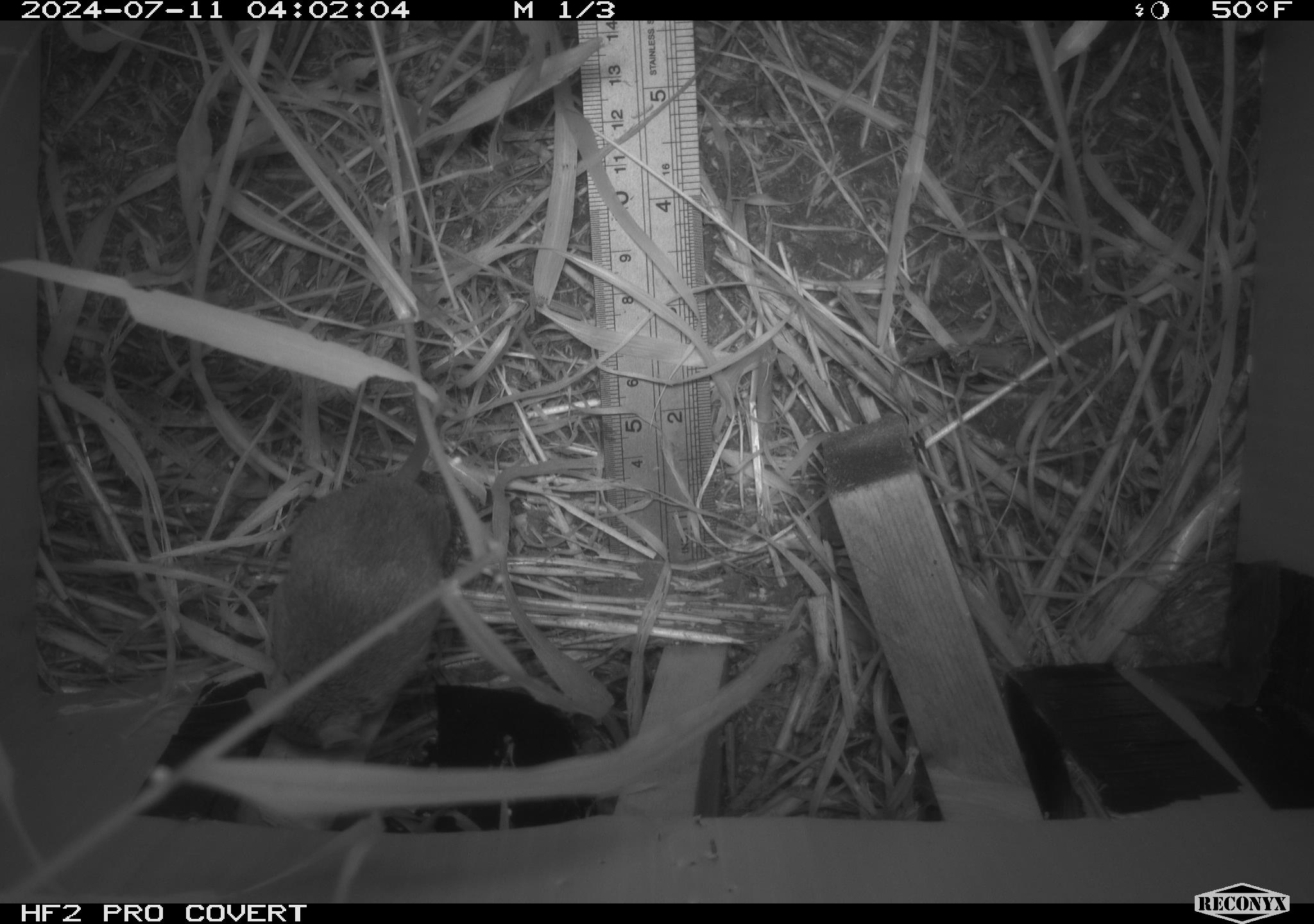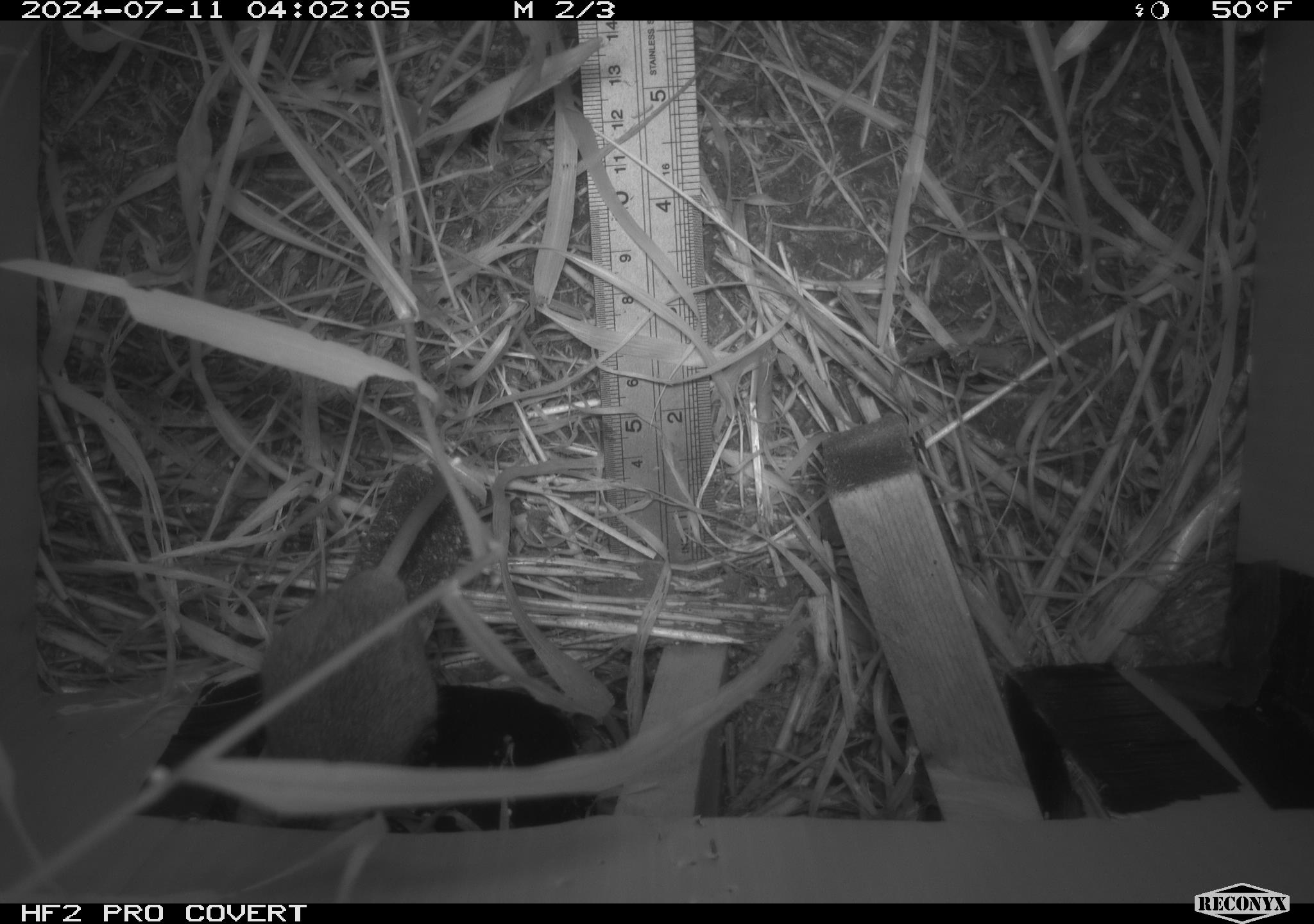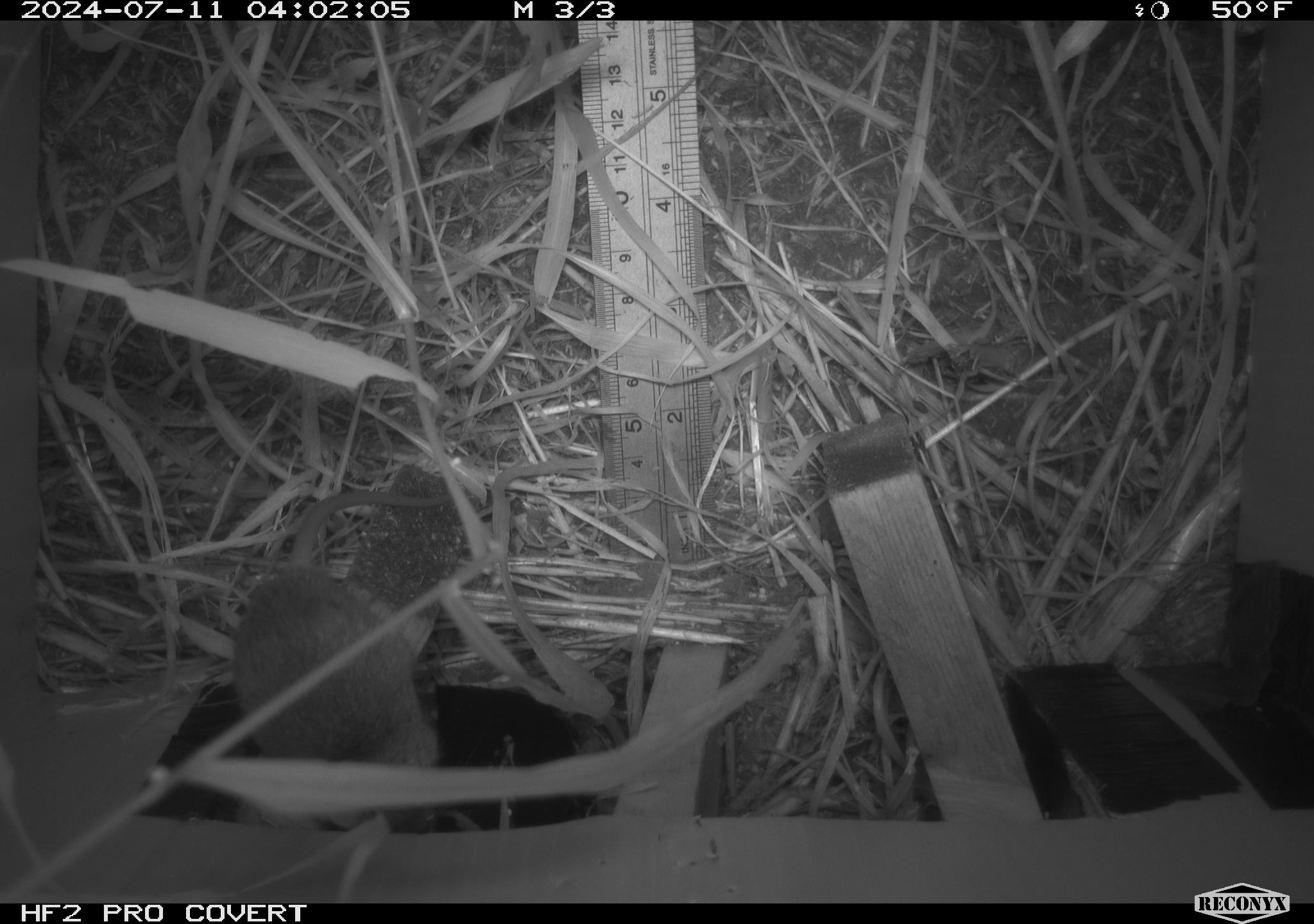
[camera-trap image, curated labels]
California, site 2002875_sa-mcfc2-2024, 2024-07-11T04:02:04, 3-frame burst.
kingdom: Animalia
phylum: Chordata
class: Mammalia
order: Rodentia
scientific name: Rodentia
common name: rodent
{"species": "rodent (Rodentia)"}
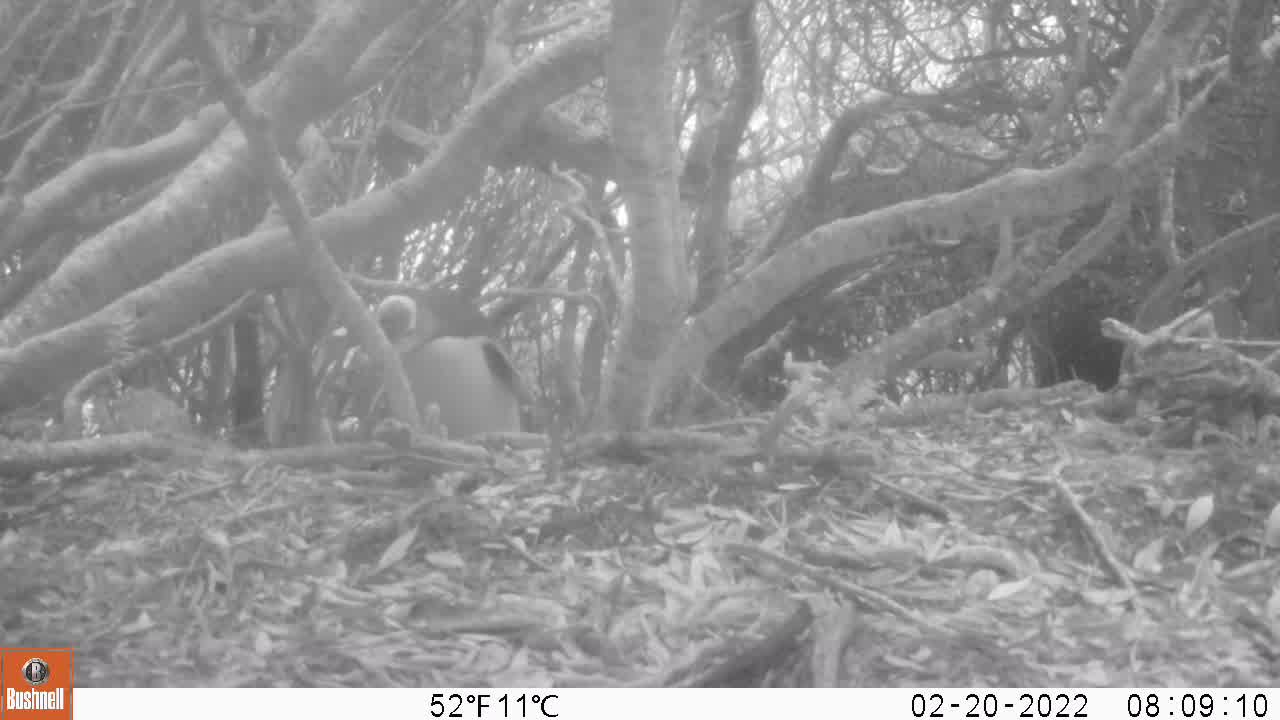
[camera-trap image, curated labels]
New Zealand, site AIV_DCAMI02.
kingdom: Animalia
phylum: Chordata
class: Aves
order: Sphenisciformes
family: Spheniscidae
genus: Megadyptes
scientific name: Megadyptes antipodes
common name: yellow-eyed penguin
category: yellow eyed penguin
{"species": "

+++++

THE TASK:
Write the listing again exactly, duplicating every line and skipping the pictures.

RESULT OF THE EXERCISE:
[camera-trap image, curated labels]
California, site 2002875_sa-mcfc2-2024, 2024-07-11T04:02:04, 3-frame burst.
kingdom: Animalia
phylum: Chordata
class: Mammalia
order: Rodentia
scientific name: Rodentia
common name: rodent
{"species": "rodent (Rodentia)"}
[camera-trap image, curated labels]
New Zealand, site AIV_DCAMI02.
kingdom: Animalia
phylum: Chordata
class: Aves
order: Sphenisciformes
family: Spheniscidae
genus: Megadyptes
scientific name: Megadyptes antipodes
common name: yellow-eyed penguin
category: yellow eyed penguin
{"species": "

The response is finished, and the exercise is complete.